Written exercise:
Write out the lines of the records below word for word, from the line containing "this 960×540 image." down through the end of the records. Leave the pictures out.

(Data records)

________________________________________

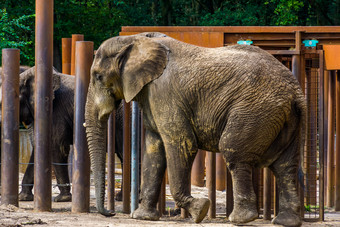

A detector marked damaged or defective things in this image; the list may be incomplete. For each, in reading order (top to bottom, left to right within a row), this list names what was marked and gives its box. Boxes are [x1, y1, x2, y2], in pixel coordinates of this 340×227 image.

rusty metal post [0, 48, 19, 207]
rusty metal post [34, 0, 53, 211]
rusty metal post [71, 40, 93, 213]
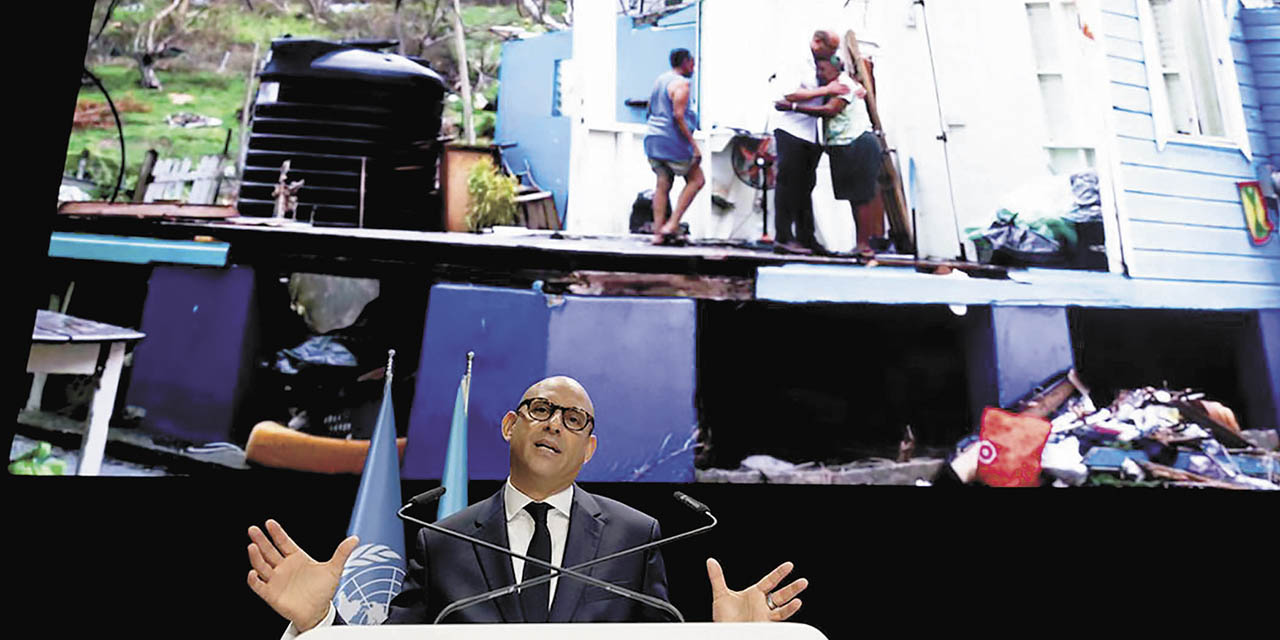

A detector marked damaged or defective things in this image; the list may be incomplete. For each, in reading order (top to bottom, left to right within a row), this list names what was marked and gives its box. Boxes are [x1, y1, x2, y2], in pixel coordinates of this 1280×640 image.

broken furniture [25, 309, 144, 476]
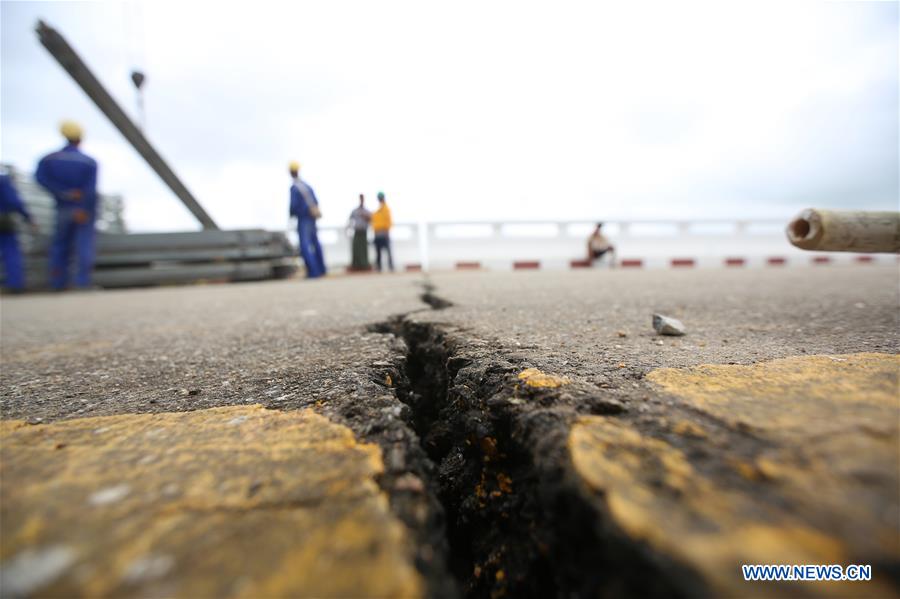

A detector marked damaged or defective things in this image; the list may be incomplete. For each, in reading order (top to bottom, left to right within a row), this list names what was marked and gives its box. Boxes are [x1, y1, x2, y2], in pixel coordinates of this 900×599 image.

cracked concrete road [1, 268, 900, 599]
large crack in pavement [364, 284, 704, 599]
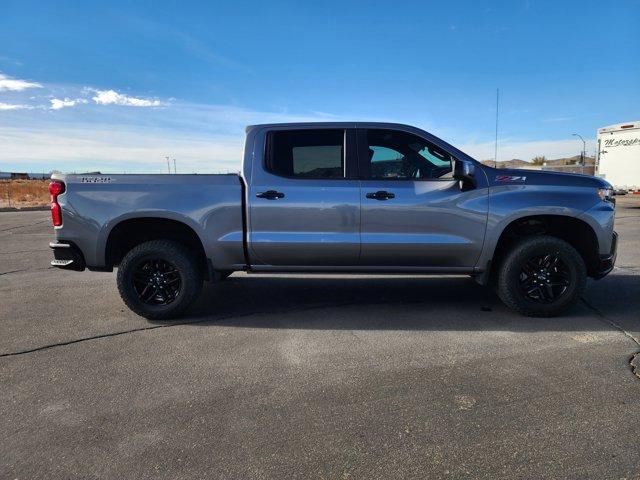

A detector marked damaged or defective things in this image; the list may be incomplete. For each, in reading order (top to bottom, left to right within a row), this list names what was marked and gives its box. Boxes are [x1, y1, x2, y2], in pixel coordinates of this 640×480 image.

parking lot crack [584, 296, 636, 378]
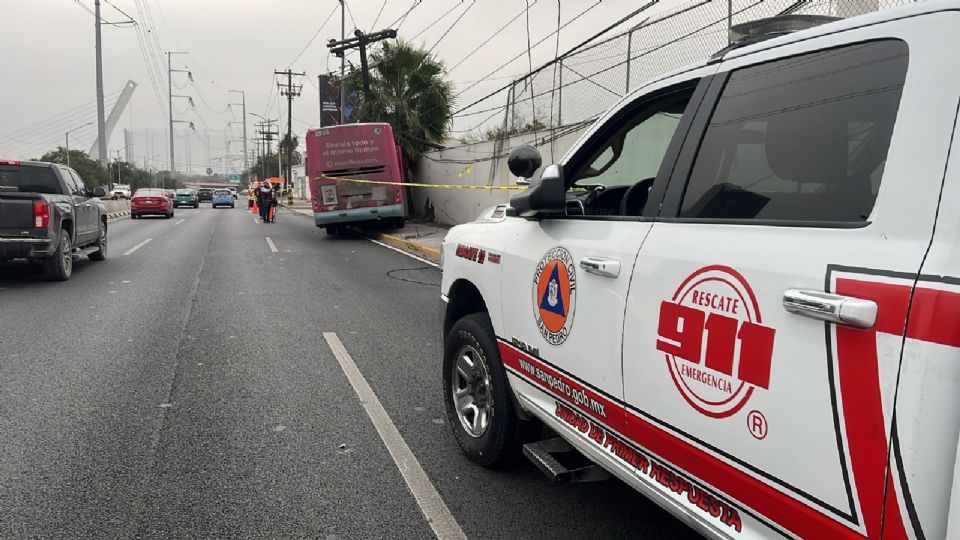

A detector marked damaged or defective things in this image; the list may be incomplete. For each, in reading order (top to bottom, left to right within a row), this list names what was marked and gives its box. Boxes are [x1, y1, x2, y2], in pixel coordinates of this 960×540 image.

crashed pink bus [306, 124, 406, 234]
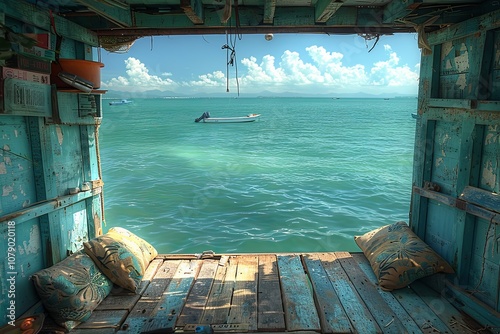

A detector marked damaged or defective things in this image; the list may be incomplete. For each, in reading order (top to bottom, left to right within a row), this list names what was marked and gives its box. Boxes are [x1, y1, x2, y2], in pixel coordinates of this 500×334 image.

peeling paint [18, 224, 41, 256]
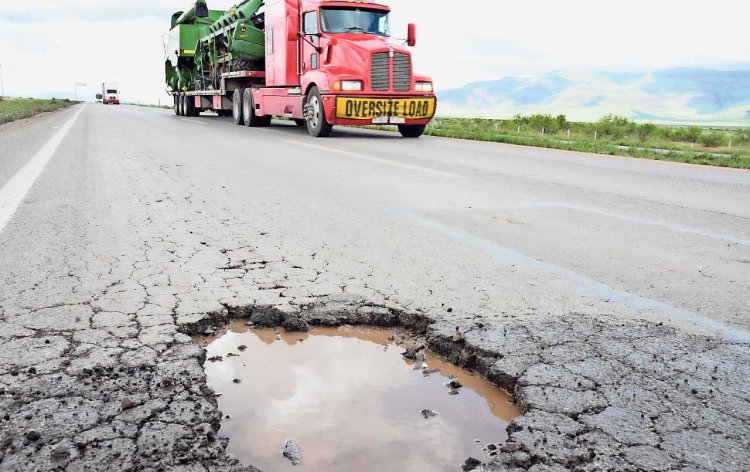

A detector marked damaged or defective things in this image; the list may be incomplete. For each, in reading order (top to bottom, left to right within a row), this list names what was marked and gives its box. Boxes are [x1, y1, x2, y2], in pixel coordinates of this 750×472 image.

________________________________________

Answer to this exercise:
A detector marked damaged or defective things in this image; the list may be incomplete. For each, in reading order (top to bottom, left to right within a row), this list names what was marked and gives its box. Boxes are [x1, y1, x2, y2], in pixel coordinates of this 960×540 image.

crashed pink bus [306, 124, 406, 234]

A detector marked damaged or defective things in this image; the list may be incomplete. For each, in reading order (top to bottom, left to right within a row), this list names what was marked and gives its box. Boxes are [x1, y1, x2, y2], in pixel coordinates of this 500×334 image.

peeling paint [18, 224, 41, 256]

A detector marked damaged or defective things in this image; the list may be incomplete. For each, in reading order (top to bottom, left to right within a row), this list names what was marked and gives its box. Boxes are [x1, y1, x2, y2], in pixel coordinates of this 750×472 image.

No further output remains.